La strage senza fine dei caduti sul lavoro. I sindacati: patente a punti per le imprese

Chiara Baldi, Elisabetta Testa

Un volo di otto metri, poi lo schianto. È morto così ieri mattina a san Paolo d’Argon, nella bergamasca, un operaio di 36 anni, dipendente della Dem Coperture e in servizio alla Toora Casting, dove stava rimuovendo una copertura in amianto. Il lucernario su cui è passato non ha retto e lui è caduto nel vuoto. I colleghi se ne sono accorti dopo qualche tempo e quando è arrivato il 118 non c’è stato più nulla da fare.

Sempre ieri a Asti un altro incidente mortale: un tecnico manutentore è stato investito da una fiammata mentre stava controllando un impianto frigo difettoso in un negozio di surgelati. si chiamava Giorgio Tibaldi, aveva 56 anni, è arrivato in ospedale col 70 per cento del corpo ustionato ed è morto due ore dopo il ricovero. La giornata ha registrato però anche due feriti gravi: ancora a Bergamo un camionista ha riportato lesioni profonde per essere stato ricoperto di una sostanza liquida che trasportava, mentre nel salernitano un 64 enne è in prognosi riservata dopo un incidente con il trattore che stava guidando. Sono le ultime vittime di una strage senza fine che, secondo i dati Inail, da gennaio a giugno ha fatto registrare 538 decessi, con 266.804 denunce, quasi il 9 per cento in più rispetto allo stesso periodo del 2020. Per il presidente dell’Inail Franco Bettoni «è indecoroso quello che succede, non si può continuare a morire sul lavoro».

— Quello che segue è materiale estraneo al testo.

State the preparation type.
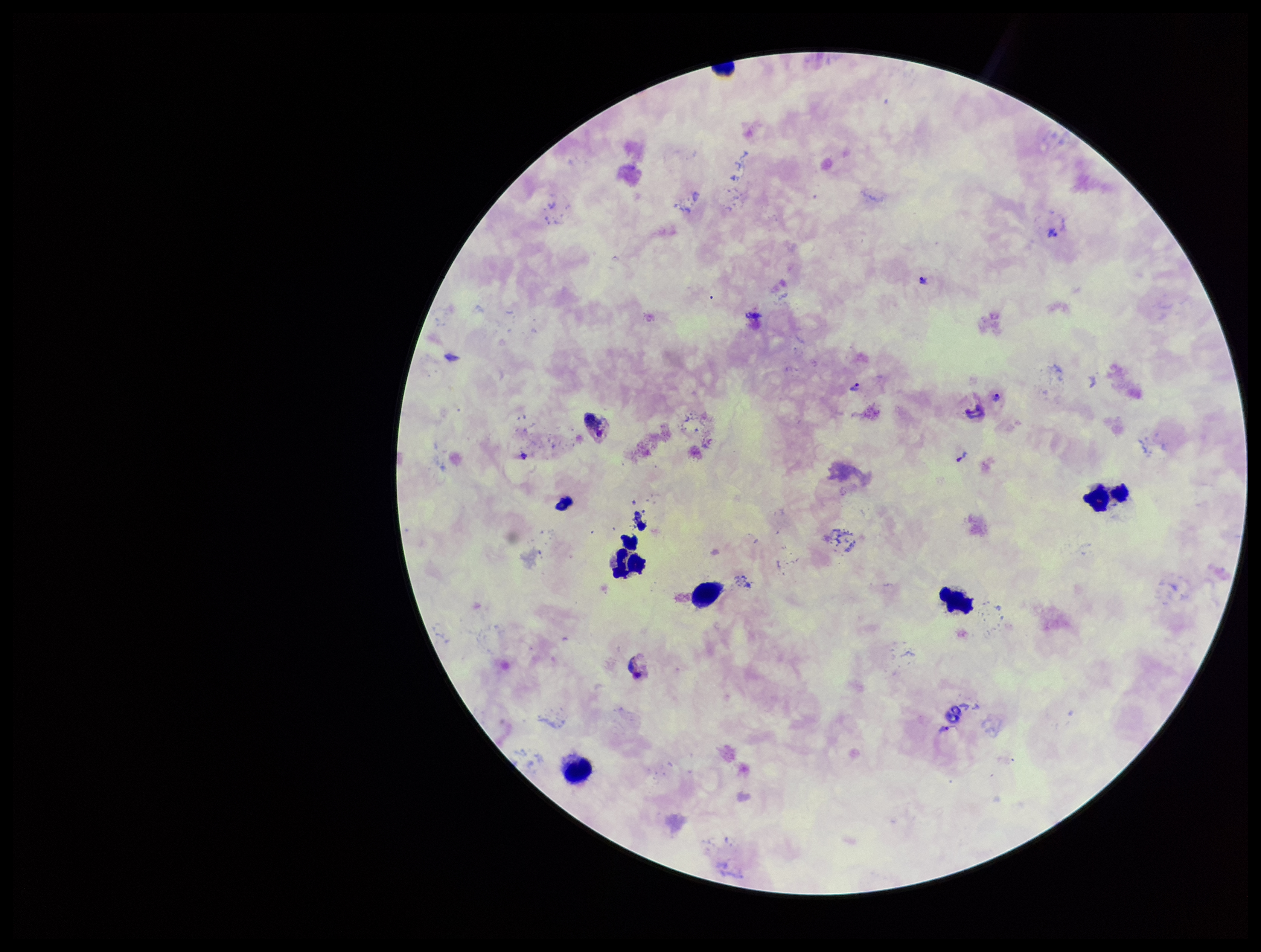

Thick.

Smartphone photograph taken through the eyepiece of a microscope. Image is 1261×952 pixels. Leukocyte count: 6. Species reported for this patient: Plasmodium vivax. Patient malaria status: positive. Parasite count: 6. One field from this slide. Plasmodium parasites: identified. Stained with Giemsa.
State the blood parasite species.
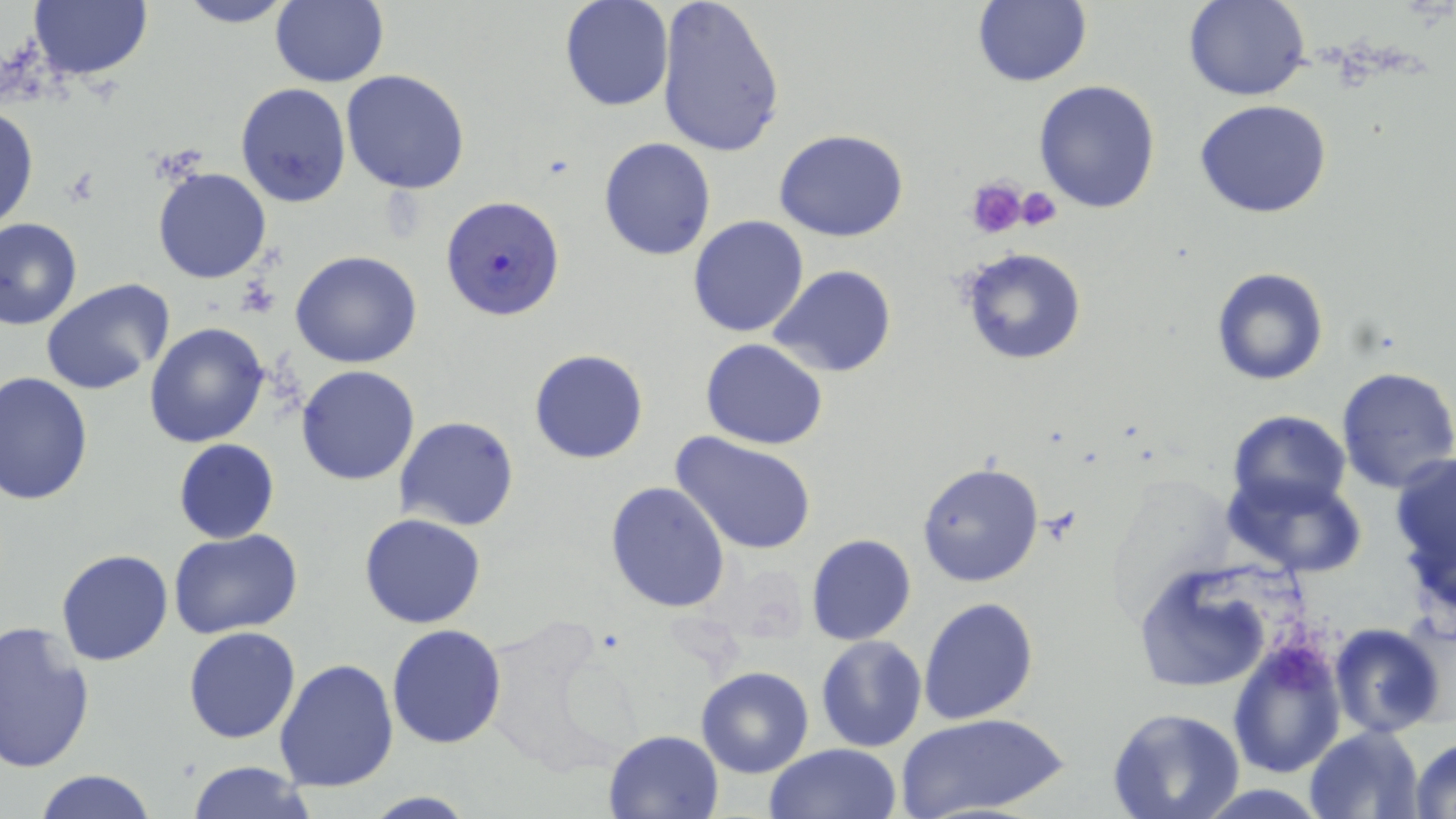
Plasmodium falciparum.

Tuonano i sindacati che chiedono una «patente a punti affinché le aziende dove ci sono troppi incidenti non continuino a partecipare alle gare». Per Maurizio Landini, segretario della Cgil, «occorre non considerare la salute e la sicurezza sul lavoro un costo ma un investimento e bisogna agire sulla prevenzione. Questo significa ridurre la precarietà, formare i lavoratori e anche a chi deve dirigere le imprese.